Suddenly some of my containers lose internet connection. I’m using ovn networks and lxd projects.

Seems like the ovn issue, but i can’t figure out the cause. After reboot some networks start working while others that worked before stop.

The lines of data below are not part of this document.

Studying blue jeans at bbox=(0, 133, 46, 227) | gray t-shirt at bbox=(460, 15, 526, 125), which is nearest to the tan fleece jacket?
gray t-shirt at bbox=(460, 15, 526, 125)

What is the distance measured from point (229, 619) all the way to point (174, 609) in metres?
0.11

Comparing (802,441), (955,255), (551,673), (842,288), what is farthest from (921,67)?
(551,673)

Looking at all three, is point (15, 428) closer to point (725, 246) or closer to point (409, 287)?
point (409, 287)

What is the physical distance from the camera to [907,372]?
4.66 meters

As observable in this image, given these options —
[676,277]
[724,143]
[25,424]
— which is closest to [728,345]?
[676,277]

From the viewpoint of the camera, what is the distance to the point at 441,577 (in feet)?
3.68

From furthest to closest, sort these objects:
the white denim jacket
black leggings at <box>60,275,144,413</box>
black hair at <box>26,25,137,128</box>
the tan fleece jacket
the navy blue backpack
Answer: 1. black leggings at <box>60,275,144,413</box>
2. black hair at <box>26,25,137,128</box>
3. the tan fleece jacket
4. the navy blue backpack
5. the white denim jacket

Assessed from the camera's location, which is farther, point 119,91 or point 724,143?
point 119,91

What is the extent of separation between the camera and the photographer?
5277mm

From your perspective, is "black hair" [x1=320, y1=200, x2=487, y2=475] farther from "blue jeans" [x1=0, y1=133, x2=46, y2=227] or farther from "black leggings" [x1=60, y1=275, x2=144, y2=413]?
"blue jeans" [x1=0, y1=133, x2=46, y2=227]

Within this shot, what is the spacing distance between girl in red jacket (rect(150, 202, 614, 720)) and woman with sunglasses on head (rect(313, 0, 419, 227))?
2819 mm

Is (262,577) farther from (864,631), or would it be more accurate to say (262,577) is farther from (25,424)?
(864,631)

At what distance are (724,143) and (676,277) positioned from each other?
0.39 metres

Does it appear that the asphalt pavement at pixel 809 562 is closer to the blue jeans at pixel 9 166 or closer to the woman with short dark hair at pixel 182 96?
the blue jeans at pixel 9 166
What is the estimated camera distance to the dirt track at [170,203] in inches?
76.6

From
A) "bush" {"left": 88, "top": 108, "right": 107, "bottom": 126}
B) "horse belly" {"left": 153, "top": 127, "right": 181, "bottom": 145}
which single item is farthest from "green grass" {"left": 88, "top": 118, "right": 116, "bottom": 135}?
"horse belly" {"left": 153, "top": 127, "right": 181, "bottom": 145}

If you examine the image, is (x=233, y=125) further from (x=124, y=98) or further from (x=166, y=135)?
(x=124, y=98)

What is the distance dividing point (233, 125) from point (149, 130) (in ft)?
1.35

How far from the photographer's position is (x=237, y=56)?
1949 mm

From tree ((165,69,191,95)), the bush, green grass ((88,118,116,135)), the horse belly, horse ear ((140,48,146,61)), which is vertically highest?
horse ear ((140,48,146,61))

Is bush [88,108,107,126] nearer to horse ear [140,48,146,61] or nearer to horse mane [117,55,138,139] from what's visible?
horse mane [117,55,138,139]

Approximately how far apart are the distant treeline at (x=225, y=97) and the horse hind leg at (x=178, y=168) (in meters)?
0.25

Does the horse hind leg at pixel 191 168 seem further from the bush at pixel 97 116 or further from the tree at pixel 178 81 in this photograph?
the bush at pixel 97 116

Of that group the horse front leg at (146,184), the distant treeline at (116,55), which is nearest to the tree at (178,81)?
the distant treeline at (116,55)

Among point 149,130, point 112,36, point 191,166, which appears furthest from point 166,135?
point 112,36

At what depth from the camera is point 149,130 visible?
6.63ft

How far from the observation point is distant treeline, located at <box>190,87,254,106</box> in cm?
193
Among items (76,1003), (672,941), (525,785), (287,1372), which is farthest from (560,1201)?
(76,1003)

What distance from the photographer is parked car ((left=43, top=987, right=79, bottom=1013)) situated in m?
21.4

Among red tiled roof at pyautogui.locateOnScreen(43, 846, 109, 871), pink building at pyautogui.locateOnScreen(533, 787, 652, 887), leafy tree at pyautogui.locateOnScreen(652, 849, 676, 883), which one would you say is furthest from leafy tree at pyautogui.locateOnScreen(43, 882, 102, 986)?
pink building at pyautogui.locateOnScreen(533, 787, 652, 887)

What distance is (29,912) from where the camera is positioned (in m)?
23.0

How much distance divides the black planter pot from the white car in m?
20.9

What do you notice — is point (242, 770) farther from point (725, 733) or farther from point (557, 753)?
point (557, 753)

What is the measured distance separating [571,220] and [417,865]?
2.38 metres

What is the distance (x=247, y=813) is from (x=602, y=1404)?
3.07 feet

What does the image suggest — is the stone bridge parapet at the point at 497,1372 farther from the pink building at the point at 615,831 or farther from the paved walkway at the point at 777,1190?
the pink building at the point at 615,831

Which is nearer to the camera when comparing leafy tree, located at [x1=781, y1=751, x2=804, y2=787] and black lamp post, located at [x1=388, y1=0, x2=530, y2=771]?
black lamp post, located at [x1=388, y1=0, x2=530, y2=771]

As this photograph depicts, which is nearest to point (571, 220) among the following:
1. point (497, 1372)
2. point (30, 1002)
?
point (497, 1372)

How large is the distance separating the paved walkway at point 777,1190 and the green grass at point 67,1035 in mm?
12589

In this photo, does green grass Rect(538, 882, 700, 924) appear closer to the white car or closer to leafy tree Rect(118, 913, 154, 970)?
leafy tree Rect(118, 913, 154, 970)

Here is output from two containers and network info

root@xxx-playground-1:~# lxc shell c1 --project=8856
root@c1:~# ping -c 1 google.com
PING google.com (142.250.191.110) 56(84) bytes of data.
64 bytes from ord38s28-in-f14.1e100.net (142.250.191.110): icmp_seq=1 ttl=44 time=18.0 ms

--- google.com ping statistics ---
1 packets transmitted, 1 received, 0% packet loss, time 0ms
rtt min/avg/max/mdev = 17.973/17.973/17.973/0.000 ms
root@c1:~# traceroute -m 3 8.8.8.8
traceroute to 8.8.8.8 (8.8.8.8), 3 hops max, 60 byte packets
 1  xxx-playground-1 (172.32.0.1)  0.960 ms  0.719 ms  0.782 ms
 2  _gateway.lxd (10.0.0.1)  0.578 ms  0.561 ms  0.535 ms
 3  * * *
root@c1:~# logout
root@xxx-playground-1:~# lxc shell c2 --project=8856
root@c2:~# ping -c 1 google.com
ping: google.com: Temporary failure in name resolution
root@c2:~# traceroute -m 3 8.8.8.8
traceroute to 8.8.8.8 (8.8.8.8), 3 hops max, 60 byte packets
 1  172.32.0.1 (172.32.0.1)  0.833 ms  0.632 ms  0.761 ms
 2  * * *
 3  * * *
root@c2:~# logout
root@xxx-playground-1:~# lxc network list --project=8856
+------------------+------+---------+---------------+------+-------------+---------+---------+
|       NAME       | TYPE | MANAGED |     IPV4      | IPV6 | DESCRIPTION | USED BY |  STATE  |
+------------------+------+---------+---------------+------+-------------+---------+---------+
| b-dunx2ryqeemzax | ovn  | YES     | 172.32.0.1/24 | none |             | 2       | CREATED |
+------------------+------+---------+---------------+------+-------------+---------+---------+
| b-tpxa1tfesa0y9p | ovn  | YES     | 172.32.0.1/24 | none |             | 1       | CREATED |
+------------------+------+---------+---------------+------+-------------+---------+---------+
| b-yi1ikajgyibw5j | ovn  | YES     | 172.32.0.1/24 | none |             | 3       | CREATED |
+------------------+------+---------+---------------+------+-------------+---------+---------+
root@xxx-playground-1:~# lxc network show b-tpxa1tfesa0y9p --project=8856
config:
  bridge.mtu: "1500"
  dns.domain: xxx.internal
  ipv4.address: 172.32.0.1/24
  ipv4.nat: "true"
  ipv6.address: none
  network: b-uplink
  volatile.network.ipv4.address: 10.0.1.19
description: ""
name: b-tpxa1tfesa0y9p
type: ovn
used_by:
- /1.0/instances/c1?project=8856
managed: true
status: Created
locations:
- xxx-playground-1
root@xxx-playground-1:~# lxc network show b-yi1ikajgyibw5j --project=8856
config:
  bridge.mtu: "1500"
  dns.domain: xxx.internal
  ipv4.address: 172.32.0.1/24
  ipv4.nat: "true"
  ipv6.address: none
  network: b-uplink
  volatile.network.ipv4.address: 10.0.0.14
description: ""
name: b-yi1ikajgyibw5j
type: ovn
used_by:
- /1.0/instances/c2?project=8856
- /1.0/instances/docker?project=8856
- /1.0/instances/martin-apache-mysql?project=8856
managed: true
status: Created
locations:
- xxx-playground-1
root@xxx-playground-1:~# lxc network show b-uplink
config:
  ipv4.address: 10.0.0.1/8
  ipv4.dhcp.ranges: 10.0.0.2-10.0.0.2
  ipv4.nat: "true"
  ipv4.ovn.ranges: 10.0.0.3-10.255.255.254
  ipv6.address: none
description: ""
name: b-uplink
type: bridge
used_by:
- /1.0/networks/b-a07z9pusv1v9ta
- /1.0/networks/b-a07z9pusv1v9ta?project=147269
- /1.0/networks/b-a1tgywhnvs4m8p?project=148084
- /1.0/networks/b-a866m5ijdn6ygj?project=146033
...
- /1.0/networks/b-ze24jnpzeb9yja?project=148142
- /1.0/networks/b-zoisght76r5ull?project=148032
- /1.0/networks/b-zqs6oxruy957et?project=145814
managed: true
status: Created
locations:
- xxx-playground-1

When this occurs, can you test whether the instances can ping the OVN router’s internal IP
172.32.0.1?

And whether the OVN router’s external IP 10.0.1.19 is reachable from the uplink network?

Also, can the instances still ping each other inside the OVN network?

upgrading ovn to 22.03 fixed the issue so far.
as for your questions i think they could not ping each other or the gateway

1 Like

the problem persists. i figured out that it happens every time lxd get an upgrade.
another clue might be that we have a cluster of 2 nodes. somewhere i read that minimum is 3. might that be the cause?